Passage shown ▸
=== Section Start ===
An urgent appeal from a Youth Village in Rwanda came through to me via our website in April this year. An Israeli doctor, Dr Dalit, working in the village had detected a heart defect in one of their residents namely Victoire and the appeal was to have a definitive diagnosis followed by corrective heart surgery, if possible.
The story of Victoire Nzamukunda Murekatete is an incredible one, as, on acceptance to the WSPCCA, she was diagnosed with a congenital heart defect that very few children would ever survive beyond the age of 5. How she had survived to age 18 was a miracle, but Victoire’s remarkable resilience and perseverance started long before we met her…..
She was born in Kanombe, Rwanda. At two years of age, her family was massacred in the 1994 Genocide, and she was taken to Congo by the fleeing Interahamwe who raised her and became the only family she really knew. At age 7 years, Victoire’s only surviving aunt learned of her existence and brought her back to Rwanda to live with her. Unfortunately, the aunt became ill and went to Uganda for treatment where she died shortly after arriving in Uganda, leaving Victoire alone in the world. Neighbors took her in, but they were unable to deal with her illness and took her to the authorities who provided her with basic care.
Agahozo-Shalom Youth Village (ASYV) learned of her existence, and she was selected to join the Village in December of 2009. The Agahozo-Shalom Youth Village is a comprehensive educational and developmental project that cares for orphans in Rwanda. Currently 250 young boys and girls who would not have a future otherwise live there and receive a wonderful education at the Village’s school.
Upon her arrival at Agahozo-Shalom, Victoire had a very compromised health and immune system. After she was diagnosed as having a heart defect, the Village immediately began looking for treatment and engaged expert cardiologists around the globe to identify the best way to fix her heart and save her life. It was then that an appeal came through to me at WSPCCA and Victoire made the journey from the village to Johannesburg, where we received her together with a social worker, Sonia.
Victoire’s cardiac catheterisation was done by Dr Antoinette Cilliers at Chris Hani Baragwanath Hospital. Shortly thereafter Victoire needed to be admitted to hospital as she became very nauseous and ill. The selection committee at WSPCCA decided that the surgery should be done within days and although extremely complex, the surgery was extremely successful. Vicotire did remarkably well in the first week post operatively. However due to her weakened immune system, she picked up an infection that very soon became systemic and her whole body became infected. Sonia, the wonderful social worker had to return to Rwanda and two more wonderful people took over the vigil- Sifa and Joseph.
Victoire displayed remarkable tenacity and hung desperately onto the hope of recovery and of returning to her village. She constantly enquired after the news of the children and was encouraged her with music and a visit to meet Mama Albertina Sisulu.
Sadly though, her infectious state rapidly sapped her little body and she was placed yet again on full lie support. We witnessed this and prayed for a miracle to help to save Victoire. A week ago, things looked very bleak and Dr Kinsley made the decision that nothing more could be done for Victoire, but, she continued to fight and once again rallied, so treatment was continued.
Victoire took a very rapid turn for the worse and peacefully slipped away from us. We take comfort in the knowledge that although we do not yet know or comprehend the meaning of Victoire’s time in our lives, we have forged common bonds with the many people who cared for Victoire and who live to make their difference in the lives of indigent children like Victoire.
To all who touched Victoire’s life we at the WSPHF say thank you. This includes Victoire’s Rwandan family of Anne, Jean Pierre, Tamar, Sonia, Dalit, Sifa and Joseph and here in South Africa, the WSPCCA team of Patsy, Jacqui and Nanaand also the wonderful staff of CTICU and Dr Kinsley, his team and Dr Cilliers. We return Victoire to her country of birth and take comfort in knowing that we gave her hope and a chance to have dreamed of a future…..may she rest in peace, may she run through the Kingdom of Heaven and may her laughter and sweet song live on.
=== Section End ===
Material supplied ▸
=== Section Start ===
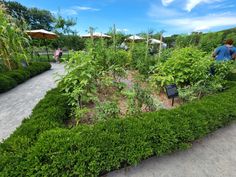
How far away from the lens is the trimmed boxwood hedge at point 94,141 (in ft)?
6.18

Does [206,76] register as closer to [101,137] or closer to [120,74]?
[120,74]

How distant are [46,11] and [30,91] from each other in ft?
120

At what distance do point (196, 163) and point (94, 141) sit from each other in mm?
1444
=== Section End ===
=== Section Start ===
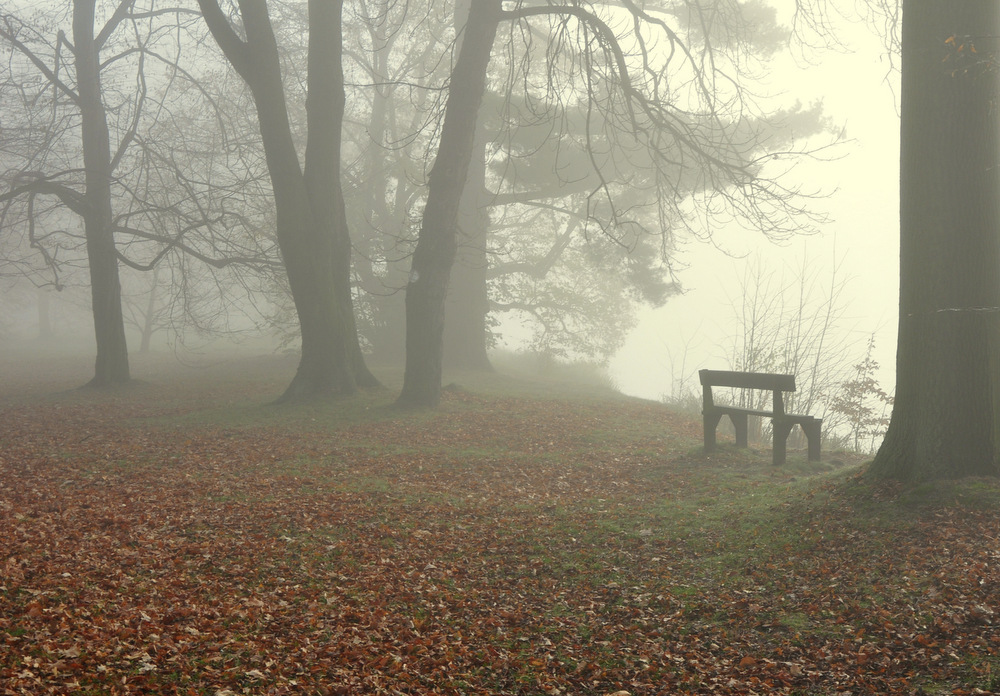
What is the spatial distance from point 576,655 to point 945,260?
=== Section End ===
Tasks to complete ▸
a) According to the account of Victoire, in which month and year was she selected to join the Agahozo-Shalom Youth Village?
b) Repeat the part of the account of Victoire word for word, starting at "She was born" and ending at "with basic care.".

Solutions in order ▸
a) December 2009

b)
She was born in Kanombe, Rwanda. At two years of age, her family was massacred in the 1994 Genocide, and she was taken to Congo by the fleeing Interahamwe who raised her and became the only family she really knew. At age 7 years, Victoire’s only surviving aunt learned of her existence and brought her back to Rwanda to live with her. Unfortunately, the aunt became ill and went to Uganda for treatment where she died shortly after arriving in Uganda, leaving Victoire alone in the world. Neighbors took her in, but they were unable to deal with her illness and took her to the authorities who provided her with basic care.